> **Problem**: Could you rewrite the records from the line containing "How far away is point" through the end, swapping "spanning" for "stretching" and leaving everything else unchanged?
-- start of Given records --
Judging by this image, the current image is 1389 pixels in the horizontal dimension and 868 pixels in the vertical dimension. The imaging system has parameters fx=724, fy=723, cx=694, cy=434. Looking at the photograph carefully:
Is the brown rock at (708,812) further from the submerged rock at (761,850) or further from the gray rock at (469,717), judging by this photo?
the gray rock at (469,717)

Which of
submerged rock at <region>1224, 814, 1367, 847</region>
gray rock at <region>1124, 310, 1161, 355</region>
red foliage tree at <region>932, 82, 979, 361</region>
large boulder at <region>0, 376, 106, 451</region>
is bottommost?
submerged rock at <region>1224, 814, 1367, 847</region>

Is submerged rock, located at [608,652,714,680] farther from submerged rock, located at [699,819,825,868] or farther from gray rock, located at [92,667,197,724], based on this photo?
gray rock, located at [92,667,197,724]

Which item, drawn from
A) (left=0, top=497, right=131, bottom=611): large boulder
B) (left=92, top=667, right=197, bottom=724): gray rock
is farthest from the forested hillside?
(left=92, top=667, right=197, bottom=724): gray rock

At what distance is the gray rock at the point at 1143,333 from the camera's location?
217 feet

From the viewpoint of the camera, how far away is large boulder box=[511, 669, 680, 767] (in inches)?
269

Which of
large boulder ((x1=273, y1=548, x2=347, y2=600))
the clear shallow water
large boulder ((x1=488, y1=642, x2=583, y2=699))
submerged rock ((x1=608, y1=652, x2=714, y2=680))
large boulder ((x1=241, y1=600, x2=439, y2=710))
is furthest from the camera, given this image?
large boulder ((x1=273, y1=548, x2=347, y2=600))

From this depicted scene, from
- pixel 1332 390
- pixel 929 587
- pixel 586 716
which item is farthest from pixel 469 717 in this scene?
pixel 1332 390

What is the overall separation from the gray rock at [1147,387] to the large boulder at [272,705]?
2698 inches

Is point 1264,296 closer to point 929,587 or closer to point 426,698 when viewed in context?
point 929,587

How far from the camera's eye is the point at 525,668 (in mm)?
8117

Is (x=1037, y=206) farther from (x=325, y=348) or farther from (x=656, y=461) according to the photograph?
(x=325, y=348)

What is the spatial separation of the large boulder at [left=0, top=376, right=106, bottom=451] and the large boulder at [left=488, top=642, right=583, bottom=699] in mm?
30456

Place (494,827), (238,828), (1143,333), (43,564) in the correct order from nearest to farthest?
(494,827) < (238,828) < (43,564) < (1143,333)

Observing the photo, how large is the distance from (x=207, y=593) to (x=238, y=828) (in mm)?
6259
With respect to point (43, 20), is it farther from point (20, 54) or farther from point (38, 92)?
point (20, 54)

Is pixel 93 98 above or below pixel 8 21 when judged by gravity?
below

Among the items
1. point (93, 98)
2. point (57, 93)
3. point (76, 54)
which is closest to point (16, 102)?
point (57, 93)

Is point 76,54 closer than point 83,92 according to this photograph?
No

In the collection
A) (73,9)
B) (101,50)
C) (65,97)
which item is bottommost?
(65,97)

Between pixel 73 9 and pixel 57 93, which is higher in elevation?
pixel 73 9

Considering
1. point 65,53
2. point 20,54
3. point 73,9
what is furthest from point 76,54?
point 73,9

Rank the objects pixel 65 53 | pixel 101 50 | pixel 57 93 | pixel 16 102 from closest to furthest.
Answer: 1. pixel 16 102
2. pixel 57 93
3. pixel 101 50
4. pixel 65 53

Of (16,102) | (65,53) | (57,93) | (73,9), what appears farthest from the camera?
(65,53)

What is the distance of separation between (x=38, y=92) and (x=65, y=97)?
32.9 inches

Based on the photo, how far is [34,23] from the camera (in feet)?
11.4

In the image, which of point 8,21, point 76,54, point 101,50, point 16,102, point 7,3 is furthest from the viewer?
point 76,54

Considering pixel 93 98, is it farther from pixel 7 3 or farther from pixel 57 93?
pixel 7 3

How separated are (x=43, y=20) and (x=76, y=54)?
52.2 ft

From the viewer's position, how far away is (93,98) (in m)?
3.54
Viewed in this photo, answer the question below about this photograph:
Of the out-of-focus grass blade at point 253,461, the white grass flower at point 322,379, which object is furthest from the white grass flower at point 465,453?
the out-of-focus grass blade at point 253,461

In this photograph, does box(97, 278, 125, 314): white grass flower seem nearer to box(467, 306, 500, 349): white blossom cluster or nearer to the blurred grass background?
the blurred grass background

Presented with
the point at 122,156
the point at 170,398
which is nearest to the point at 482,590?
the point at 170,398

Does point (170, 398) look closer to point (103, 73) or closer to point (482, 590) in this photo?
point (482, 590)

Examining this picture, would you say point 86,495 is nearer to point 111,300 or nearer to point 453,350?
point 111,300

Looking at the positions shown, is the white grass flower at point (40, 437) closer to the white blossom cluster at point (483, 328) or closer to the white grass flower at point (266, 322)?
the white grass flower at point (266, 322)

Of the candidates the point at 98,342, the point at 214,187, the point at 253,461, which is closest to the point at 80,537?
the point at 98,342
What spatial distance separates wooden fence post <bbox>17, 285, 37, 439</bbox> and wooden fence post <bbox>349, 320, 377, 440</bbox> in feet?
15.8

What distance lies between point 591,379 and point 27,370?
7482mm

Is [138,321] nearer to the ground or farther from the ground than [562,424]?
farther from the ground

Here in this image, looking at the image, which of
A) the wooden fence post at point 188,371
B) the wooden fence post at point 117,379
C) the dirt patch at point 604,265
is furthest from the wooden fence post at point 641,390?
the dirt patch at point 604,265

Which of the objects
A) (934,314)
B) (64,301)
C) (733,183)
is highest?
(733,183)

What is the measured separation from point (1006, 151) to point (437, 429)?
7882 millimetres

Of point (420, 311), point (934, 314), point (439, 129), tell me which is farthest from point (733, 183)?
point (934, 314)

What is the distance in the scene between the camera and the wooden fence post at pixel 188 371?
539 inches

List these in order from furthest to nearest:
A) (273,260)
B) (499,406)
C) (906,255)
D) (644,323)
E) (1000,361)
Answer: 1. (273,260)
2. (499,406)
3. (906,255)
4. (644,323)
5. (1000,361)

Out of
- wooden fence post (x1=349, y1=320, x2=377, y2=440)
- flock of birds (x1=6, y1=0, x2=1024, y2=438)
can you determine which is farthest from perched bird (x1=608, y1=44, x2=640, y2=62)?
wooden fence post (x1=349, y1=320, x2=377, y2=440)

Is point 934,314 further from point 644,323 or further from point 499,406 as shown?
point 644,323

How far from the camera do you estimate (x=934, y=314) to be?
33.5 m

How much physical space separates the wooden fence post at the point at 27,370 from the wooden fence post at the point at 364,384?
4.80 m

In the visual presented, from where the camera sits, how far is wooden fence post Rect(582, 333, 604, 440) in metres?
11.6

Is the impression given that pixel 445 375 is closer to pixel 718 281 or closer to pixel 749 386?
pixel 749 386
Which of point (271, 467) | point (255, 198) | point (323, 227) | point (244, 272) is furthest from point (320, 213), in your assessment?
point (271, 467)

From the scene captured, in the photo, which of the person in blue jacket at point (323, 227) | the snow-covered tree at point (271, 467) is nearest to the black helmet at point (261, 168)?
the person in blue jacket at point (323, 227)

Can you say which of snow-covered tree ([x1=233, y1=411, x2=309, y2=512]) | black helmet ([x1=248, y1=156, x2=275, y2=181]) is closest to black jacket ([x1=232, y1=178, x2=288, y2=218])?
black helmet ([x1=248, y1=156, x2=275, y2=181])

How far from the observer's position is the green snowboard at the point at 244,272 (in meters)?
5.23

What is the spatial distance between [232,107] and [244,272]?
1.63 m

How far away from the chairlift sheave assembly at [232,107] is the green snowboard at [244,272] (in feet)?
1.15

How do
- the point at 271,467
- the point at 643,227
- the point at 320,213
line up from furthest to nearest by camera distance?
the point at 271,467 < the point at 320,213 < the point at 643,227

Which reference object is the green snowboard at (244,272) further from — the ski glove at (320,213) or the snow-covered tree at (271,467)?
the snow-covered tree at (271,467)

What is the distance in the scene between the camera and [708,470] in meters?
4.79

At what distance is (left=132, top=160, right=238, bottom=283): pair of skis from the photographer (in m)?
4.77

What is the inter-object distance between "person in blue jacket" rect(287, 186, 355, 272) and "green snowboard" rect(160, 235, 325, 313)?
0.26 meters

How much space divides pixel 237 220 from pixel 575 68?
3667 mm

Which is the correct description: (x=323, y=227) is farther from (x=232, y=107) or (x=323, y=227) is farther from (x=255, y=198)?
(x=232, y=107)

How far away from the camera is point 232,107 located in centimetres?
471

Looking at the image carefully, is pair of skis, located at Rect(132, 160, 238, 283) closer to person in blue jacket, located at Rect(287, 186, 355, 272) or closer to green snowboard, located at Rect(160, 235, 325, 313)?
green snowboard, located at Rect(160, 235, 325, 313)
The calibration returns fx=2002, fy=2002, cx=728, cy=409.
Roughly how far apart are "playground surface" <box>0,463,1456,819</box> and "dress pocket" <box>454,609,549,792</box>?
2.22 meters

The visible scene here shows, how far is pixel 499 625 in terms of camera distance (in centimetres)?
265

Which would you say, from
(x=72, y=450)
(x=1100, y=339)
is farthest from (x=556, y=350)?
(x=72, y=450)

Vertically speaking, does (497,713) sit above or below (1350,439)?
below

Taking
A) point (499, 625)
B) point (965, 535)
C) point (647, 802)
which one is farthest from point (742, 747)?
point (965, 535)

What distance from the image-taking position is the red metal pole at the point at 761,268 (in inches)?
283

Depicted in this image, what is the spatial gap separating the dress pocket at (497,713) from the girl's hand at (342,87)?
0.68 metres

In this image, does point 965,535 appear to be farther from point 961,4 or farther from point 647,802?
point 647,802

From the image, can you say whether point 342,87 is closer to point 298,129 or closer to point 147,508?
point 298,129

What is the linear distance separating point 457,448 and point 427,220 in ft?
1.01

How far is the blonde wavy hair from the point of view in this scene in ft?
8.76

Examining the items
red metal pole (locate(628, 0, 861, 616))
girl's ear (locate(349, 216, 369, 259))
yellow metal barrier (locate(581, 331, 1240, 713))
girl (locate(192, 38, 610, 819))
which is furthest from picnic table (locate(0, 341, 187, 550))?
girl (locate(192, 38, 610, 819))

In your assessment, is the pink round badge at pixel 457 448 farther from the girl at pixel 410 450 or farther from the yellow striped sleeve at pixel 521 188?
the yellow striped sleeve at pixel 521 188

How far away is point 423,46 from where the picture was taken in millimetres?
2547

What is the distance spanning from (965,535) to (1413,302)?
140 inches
-- end of Given records --
> **Reply to the task**:
How far away is point 423,46 from where the picture was taken in millimetres?
2547

What is the distance stretching from (965,535) to (1413,302)?
140 inches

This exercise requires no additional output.